Instructions for the task | In the data below, change every "stone border rock" to "garden boulder" and give all the lines again with nothing else altered, leaving out the pictures.

Records supplied |
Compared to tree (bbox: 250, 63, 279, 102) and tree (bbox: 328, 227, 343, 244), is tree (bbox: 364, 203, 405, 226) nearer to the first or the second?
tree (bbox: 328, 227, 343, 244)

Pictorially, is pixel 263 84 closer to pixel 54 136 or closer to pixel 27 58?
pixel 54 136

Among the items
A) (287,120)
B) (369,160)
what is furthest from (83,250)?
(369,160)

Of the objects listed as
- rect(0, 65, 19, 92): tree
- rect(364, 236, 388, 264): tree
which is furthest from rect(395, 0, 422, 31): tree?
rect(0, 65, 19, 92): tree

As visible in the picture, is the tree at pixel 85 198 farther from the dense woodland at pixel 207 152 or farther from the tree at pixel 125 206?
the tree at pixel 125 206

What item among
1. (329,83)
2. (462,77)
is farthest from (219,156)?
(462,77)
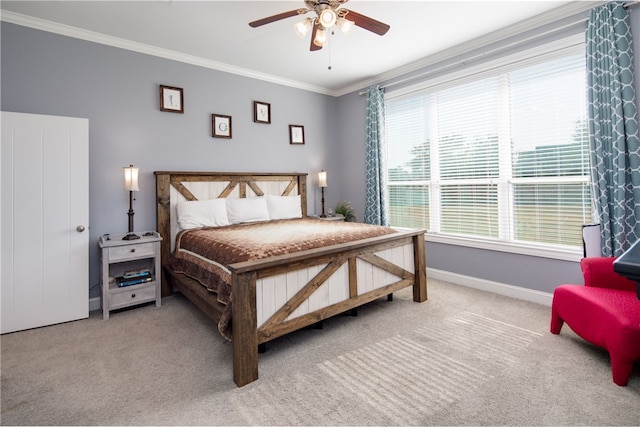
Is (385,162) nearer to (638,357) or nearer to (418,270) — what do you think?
(418,270)

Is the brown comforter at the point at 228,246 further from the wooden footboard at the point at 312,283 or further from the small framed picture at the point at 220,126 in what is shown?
the small framed picture at the point at 220,126

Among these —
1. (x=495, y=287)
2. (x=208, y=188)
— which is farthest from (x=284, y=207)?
(x=495, y=287)

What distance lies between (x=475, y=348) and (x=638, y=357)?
2.81ft

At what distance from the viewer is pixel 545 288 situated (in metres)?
3.18

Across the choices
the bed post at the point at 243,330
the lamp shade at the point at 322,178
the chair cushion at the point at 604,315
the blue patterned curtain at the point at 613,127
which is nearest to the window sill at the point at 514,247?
the blue patterned curtain at the point at 613,127

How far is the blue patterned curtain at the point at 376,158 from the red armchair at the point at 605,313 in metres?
2.56

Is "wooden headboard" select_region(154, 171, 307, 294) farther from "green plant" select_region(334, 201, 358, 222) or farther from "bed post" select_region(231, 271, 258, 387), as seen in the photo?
"bed post" select_region(231, 271, 258, 387)

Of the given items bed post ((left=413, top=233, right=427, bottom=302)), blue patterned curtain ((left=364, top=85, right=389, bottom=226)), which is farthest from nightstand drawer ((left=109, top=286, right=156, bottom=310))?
blue patterned curtain ((left=364, top=85, right=389, bottom=226))

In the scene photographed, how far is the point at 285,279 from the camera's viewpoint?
7.42 feet

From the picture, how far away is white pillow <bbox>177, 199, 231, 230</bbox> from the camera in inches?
142

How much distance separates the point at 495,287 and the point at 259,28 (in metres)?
3.70

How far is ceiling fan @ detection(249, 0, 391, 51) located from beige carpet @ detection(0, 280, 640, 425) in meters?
2.33

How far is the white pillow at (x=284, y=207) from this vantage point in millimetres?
4363

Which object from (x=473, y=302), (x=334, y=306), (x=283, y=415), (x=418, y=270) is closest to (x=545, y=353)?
(x=473, y=302)
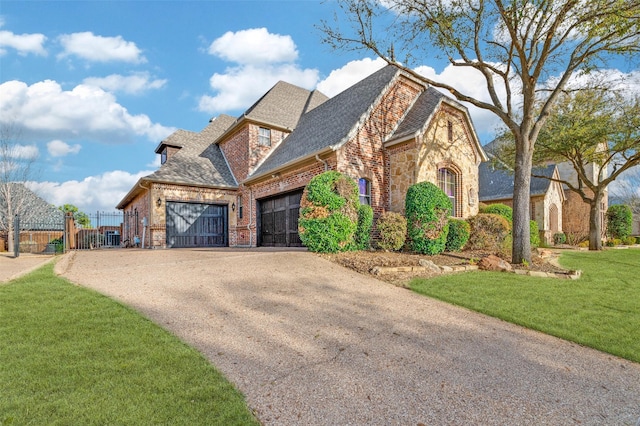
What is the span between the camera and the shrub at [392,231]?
1065cm

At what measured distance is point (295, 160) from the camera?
12.8 m

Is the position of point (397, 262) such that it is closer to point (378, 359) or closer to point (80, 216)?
point (378, 359)

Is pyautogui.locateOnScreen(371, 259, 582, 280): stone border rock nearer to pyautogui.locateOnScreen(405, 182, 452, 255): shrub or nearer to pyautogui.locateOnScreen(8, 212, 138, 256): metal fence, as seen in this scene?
pyautogui.locateOnScreen(405, 182, 452, 255): shrub

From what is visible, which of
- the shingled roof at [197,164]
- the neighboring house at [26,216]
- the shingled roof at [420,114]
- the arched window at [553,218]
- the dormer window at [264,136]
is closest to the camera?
the shingled roof at [420,114]

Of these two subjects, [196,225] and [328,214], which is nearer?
[328,214]

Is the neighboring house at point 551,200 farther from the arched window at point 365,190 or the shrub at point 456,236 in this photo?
the arched window at point 365,190

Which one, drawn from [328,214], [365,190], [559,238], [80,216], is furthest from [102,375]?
[80,216]

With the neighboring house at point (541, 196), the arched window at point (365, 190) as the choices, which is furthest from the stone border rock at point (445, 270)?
the neighboring house at point (541, 196)

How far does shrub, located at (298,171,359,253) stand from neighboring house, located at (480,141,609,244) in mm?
15264

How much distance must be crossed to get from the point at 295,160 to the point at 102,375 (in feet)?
34.0

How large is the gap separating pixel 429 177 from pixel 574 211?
19.3 m

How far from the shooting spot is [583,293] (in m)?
6.56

Exercise result |
Compared to tree (bbox: 250, 63, 279, 102) and tree (bbox: 328, 227, 343, 244), is tree (bbox: 364, 203, 405, 226) nearer to the first or the second?
tree (bbox: 328, 227, 343, 244)

Pictorially, is pixel 263 84 closer to pixel 54 136 or closer to pixel 27 58?
pixel 54 136

Among the items
A) (287,120)
B) (369,160)
what is furthest from (83,250)?
(369,160)

Of the objects listed as
- rect(0, 65, 19, 92): tree
- rect(364, 236, 388, 264): tree
which is furthest from rect(395, 0, 422, 31): tree?
rect(0, 65, 19, 92): tree

As visible in the picture, is the tree at pixel 85 198 farther from the dense woodland at pixel 207 152 or farther from the tree at pixel 125 206?
the tree at pixel 125 206

What item among
1. (329,83)
2. (462,77)
is farthest from (219,156)?
(462,77)
Is (385,162) nearer to (638,357) or nearer to (418,270) — what do you think?
(418,270)

Is the brown comforter at the point at 228,246 further from the wooden footboard at the point at 312,283 or further from the small framed picture at the point at 220,126 in what is shown?
the small framed picture at the point at 220,126

Among these —
1. (x=495, y=287)
2. (x=208, y=188)
— which is farthest from (x=284, y=207)?
(x=495, y=287)

What distance lies between (x=475, y=348) and (x=638, y=357)?
2.81ft

At what distance from the viewer is pixel 545 288 situated (in metres)?
3.18

Across the choices
the bed post at the point at 243,330
the lamp shade at the point at 322,178
the chair cushion at the point at 604,315
the blue patterned curtain at the point at 613,127
which is nearest to the window sill at the point at 514,247?
the blue patterned curtain at the point at 613,127

How far is the blue patterned curtain at the point at 376,158 from the red armchair at the point at 605,313 in metres?
2.56

Is "wooden headboard" select_region(154, 171, 307, 294) farther from "green plant" select_region(334, 201, 358, 222) or farther from "bed post" select_region(231, 271, 258, 387), as seen in the photo?
"bed post" select_region(231, 271, 258, 387)

Of the given items bed post ((left=413, top=233, right=427, bottom=302)), blue patterned curtain ((left=364, top=85, right=389, bottom=226)), which is farthest from nightstand drawer ((left=109, top=286, right=156, bottom=310))?
blue patterned curtain ((left=364, top=85, right=389, bottom=226))

In the scene photographed, how far is the point at 285,279 from the camera's viewpoint?
7.42 feet

From the picture, how far away is white pillow <bbox>177, 199, 231, 230</bbox> from the camera in inches?
142

How much distance separates the point at 495,287 and the point at 259,28 (in metres)?
3.70

How far is ceiling fan @ detection(249, 0, 391, 51) located from beige carpet @ detection(0, 280, 640, 425) in meters?
2.33

How far is the white pillow at (x=284, y=207) from this vantage point in millimetres?
4363

Which object from (x=473, y=302), (x=334, y=306), (x=283, y=415), (x=418, y=270) is closest to (x=545, y=353)?
(x=473, y=302)
What is the span between the camera and the shrub at [392,231]?
1065cm

At what measured distance is point (295, 160) from the camera?
12.8 m

Is the position of point (397, 262) such that it is closer to point (378, 359) or closer to point (80, 216)?
point (378, 359)

Is pyautogui.locateOnScreen(371, 259, 582, 280): garden boulder nearer to pyautogui.locateOnScreen(405, 182, 452, 255): shrub or nearer to pyautogui.locateOnScreen(8, 212, 138, 256): metal fence, as seen in this scene?
pyautogui.locateOnScreen(405, 182, 452, 255): shrub

From what is visible, which of
- the shingled roof at [197,164]
- the neighboring house at [26,216]
- the shingled roof at [420,114]
- the arched window at [553,218]
- the dormer window at [264,136]
is closest to the camera?
the shingled roof at [420,114]

Of these two subjects, [196,225] and [328,214], which is nearer?
[328,214]

Is the neighboring house at point 551,200 farther from the arched window at point 365,190 or the shrub at point 456,236 in this photo?
the arched window at point 365,190

Which one, drawn from [328,214], [365,190], [559,238], [80,216], is furthest from [102,375]?
[80,216]

With the neighboring house at point (541, 196), the arched window at point (365, 190) as the choices, which is furthest from the garden boulder at point (445, 270)?
the neighboring house at point (541, 196)

How far does shrub, located at (298,171,359,253) stand from neighboring house, located at (480,141,609,244) in mm?
15264

How much distance must be crossed to get from the point at 295,160 to the point at 102,375 (in feet)?
34.0

How large is the gap separating pixel 429 177 from pixel 574 211?
19.3 m

How far from the shooting spot is [583,293] (in m)?
6.56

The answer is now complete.